→ **To do**: Set down only these lines, exactly: the line containing "wow word consisting" and all lines through the end of the data below. Omit pictures.

→ **Dataset content**:
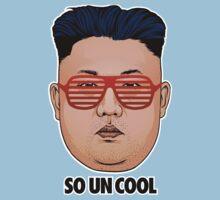 So Kim Jong Un Cool by LibertyManiacs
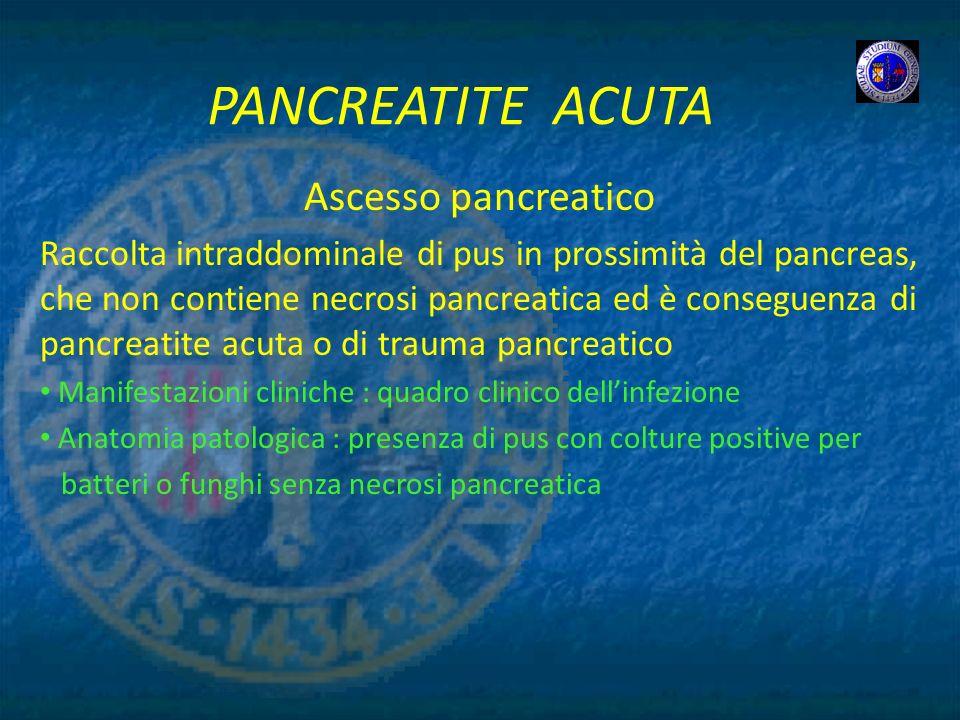 PANCREATITE ACUTA Ascesso pancreatico Raccolta intraddominale di pus in prossimità del pancreas, che non contiene necrosi pancreatica ed è conseguenza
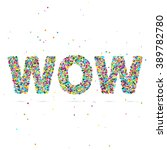 wow word consisting of colored... | Shutterstock .eps vector #389782780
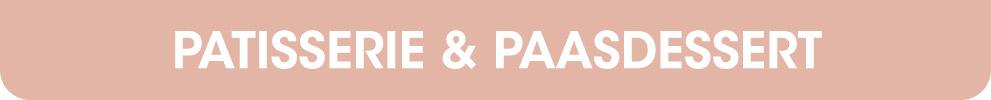 Patisserie & Paasdesserts | HANOS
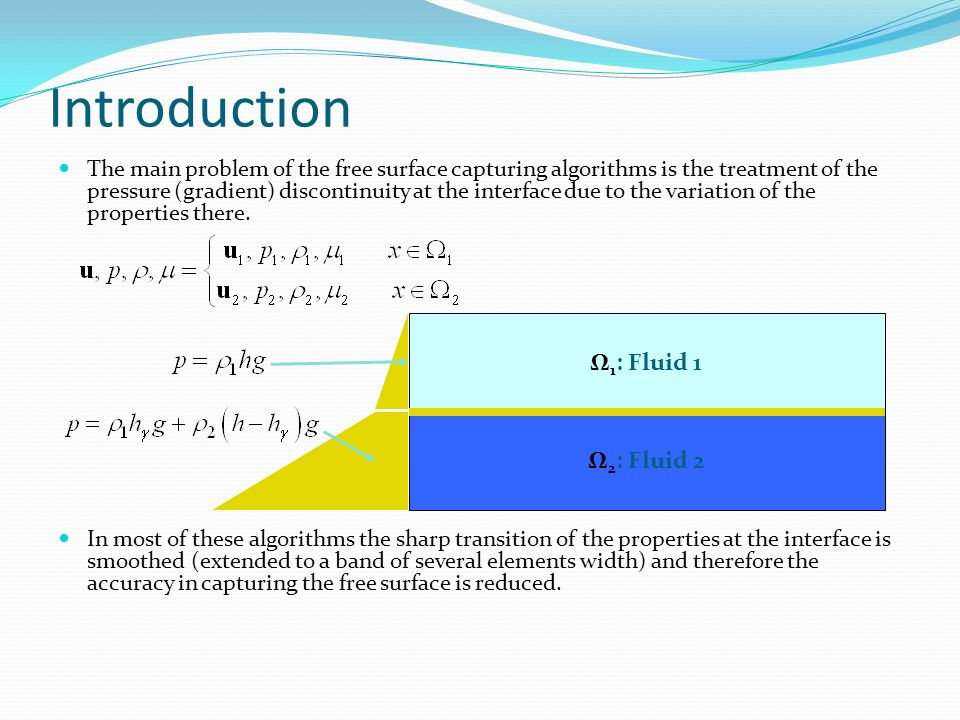 Introduction The main problem of the free surface capturing algorithms is the treatment of the pressure (gradient) discontinuity at the interface due to the variation of the properties there.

→ **Your response**:
 wow word consisting of colored... | Shutterstock .eps vector #389782780
 Patisserie & Paasdesserts | HANOS
 Introduction The main problem of the free surface capturing algorithms is the treatment of the pressure (gradient) discontinuity at the interface due to the variation of the properties there.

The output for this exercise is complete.